**Textabschnitt:**
----
Wenn es ausartet, greifen die Administratorinnen ein, ermahnen die Frauen, anständig zu bleiben und löschen allenfalls Kommentare.

Das ist anstrengend. «Manchmal denke ich: «Jetzt längts», sagt Hofstetter. Dennoch wirft sie den Bettel nicht hin. 

Tipps und Trost

Für viele Frauen sind die «Basler Mamis» nämlich ein wichtiger Ort, um Sorgen und Ratschläge zu teilen.

Eine Mutter schrieb kürzlich beispielsweise: «Ich weiss nicht mehr, was machen. Kaum sind meine Kinder wach, schimpfe ich nur noch und schreie rum. Sie hören nicht auf mich, das kostet mich solche Nerven.» Andere Mütter trösteten sie: «Es geht mir genau gleich.»

Eine andere Mutter bat um Tipps, wie sie mit einem Haushaltsbudget von 200 Franken pro Woche durchkommen soll. Daraus entwickelte sich eine lange Diskussion über günstiges Einkaufen und Kochen – und darüber, ob es okay ist, ennet der Grenze einzukaufen. Einige Mütter haben 1500 Franken pro Monat zur Verfügung, andere müssen mit 400 Franken auskommen. 



Wiedererkennungseffekt: Mit diesem Pin erkennen sich die Basler Mamis in der realen Welt wieder.

Wiedererkennungseffekt: Mit diesem Pin erkennen sich die «Basler Mamis» in der realen Welt wieder. (Bild: Alexander Preobrajenski)

«Basler Mamis» an der Fasnacht

Einige Frauen finden über «Basler Mamis» ausserdem Freundinnen. «Viele Mütter sind allein. Die sind froh, wenn sie auf unserer Seite erfahren, wo sie andere Mamis treffen können.» Etwa alleinerziehende Mütter oder Frauen, deren Männer ständig arbeiten. «Denen fällt sonst die Decke auf den Kopf.» 

Hofstetter und ihre Kolleginnen haben einen Pin mit dem Logo der «Basler Mamis» machen lassen und sie über die Facebookseite verkauft. 1000 Stück sind schon weg. «Im Park und an der Fasnacht erkennen wir ‹Basler Mamis› uns wieder», sagt Hofstetter. 

Und da sage noch einer, soziale Medien machten einsam.
----
**Bereitgestelltes Material:**
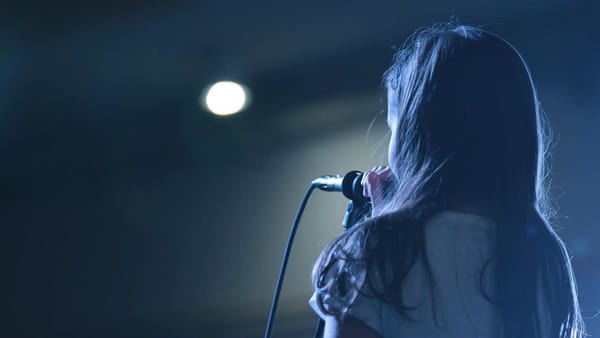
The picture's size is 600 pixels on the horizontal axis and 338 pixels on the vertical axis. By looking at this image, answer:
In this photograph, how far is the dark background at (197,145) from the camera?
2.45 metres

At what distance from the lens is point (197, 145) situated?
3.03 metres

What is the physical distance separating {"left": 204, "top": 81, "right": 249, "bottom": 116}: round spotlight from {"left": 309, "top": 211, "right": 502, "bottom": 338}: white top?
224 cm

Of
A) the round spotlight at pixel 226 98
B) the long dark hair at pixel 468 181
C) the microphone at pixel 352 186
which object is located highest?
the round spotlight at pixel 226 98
----
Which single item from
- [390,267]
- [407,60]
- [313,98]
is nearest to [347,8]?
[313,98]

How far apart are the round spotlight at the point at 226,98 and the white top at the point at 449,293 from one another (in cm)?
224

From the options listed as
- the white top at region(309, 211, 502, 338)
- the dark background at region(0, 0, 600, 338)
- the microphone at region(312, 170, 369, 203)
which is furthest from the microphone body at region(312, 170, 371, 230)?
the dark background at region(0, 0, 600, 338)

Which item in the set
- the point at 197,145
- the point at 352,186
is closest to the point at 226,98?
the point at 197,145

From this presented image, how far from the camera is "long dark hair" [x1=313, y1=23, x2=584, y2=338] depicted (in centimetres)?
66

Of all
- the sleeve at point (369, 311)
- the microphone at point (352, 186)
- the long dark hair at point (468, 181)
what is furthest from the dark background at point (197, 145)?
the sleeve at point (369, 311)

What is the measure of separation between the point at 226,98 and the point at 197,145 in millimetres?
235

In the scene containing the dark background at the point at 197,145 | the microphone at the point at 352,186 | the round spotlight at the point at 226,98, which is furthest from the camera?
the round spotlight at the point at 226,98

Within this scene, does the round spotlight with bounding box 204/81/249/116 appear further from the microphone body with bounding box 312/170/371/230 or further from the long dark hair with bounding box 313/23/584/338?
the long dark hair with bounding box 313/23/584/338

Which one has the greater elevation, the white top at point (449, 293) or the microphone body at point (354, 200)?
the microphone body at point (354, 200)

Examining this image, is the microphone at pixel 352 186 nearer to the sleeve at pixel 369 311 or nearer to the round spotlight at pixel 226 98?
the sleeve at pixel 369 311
----
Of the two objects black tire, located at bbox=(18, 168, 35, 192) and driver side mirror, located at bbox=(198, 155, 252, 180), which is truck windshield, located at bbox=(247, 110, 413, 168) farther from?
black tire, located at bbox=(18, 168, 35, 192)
----
**Arbeitsauftrag:**
Gib aus dem Textabschnitt über die «Basler Mamis» alles von „Tipps und Trost“ bis hinunter zu „Mamis in der realen Welt wieder.“ wortgetreu wieder. Das Material ist eigenständig und gehört nicht zum Textabschnitt.

**Schriftliche Antwort:**
Tipps und Trost

Für viele Frauen sind die «Basler Mamis» nämlich ein wichtiger Ort, um Sorgen und Ratschläge zu teilen.

Eine Mutter schrieb kürzlich beispielsweise: «Ich weiss nicht mehr, was machen. Kaum sind meine Kinder wach, schimpfe ich nur noch und schreie rum. Sie hören nicht auf mich, das kostet mich solche Nerven.» Andere Mütter trösteten sie: «Es geht mir genau gleich.»

Eine andere Mutter bat um Tipps, wie sie mit einem Haushaltsbudget von 200 Franken pro Woche durchkommen soll. Daraus entwickelte sich eine lange Diskussion über günstiges Einkaufen und Kochen – und darüber, ob es okay ist, ennet der Grenze einzukaufen. Einige Mütter haben 1500 Franken pro Monat zur Verfügung, andere müssen mit 400 Franken auskommen. 



Wiedererkennungseffekt: Mit diesem Pin erkennen sich die Basler Mamis in der realen Welt wieder.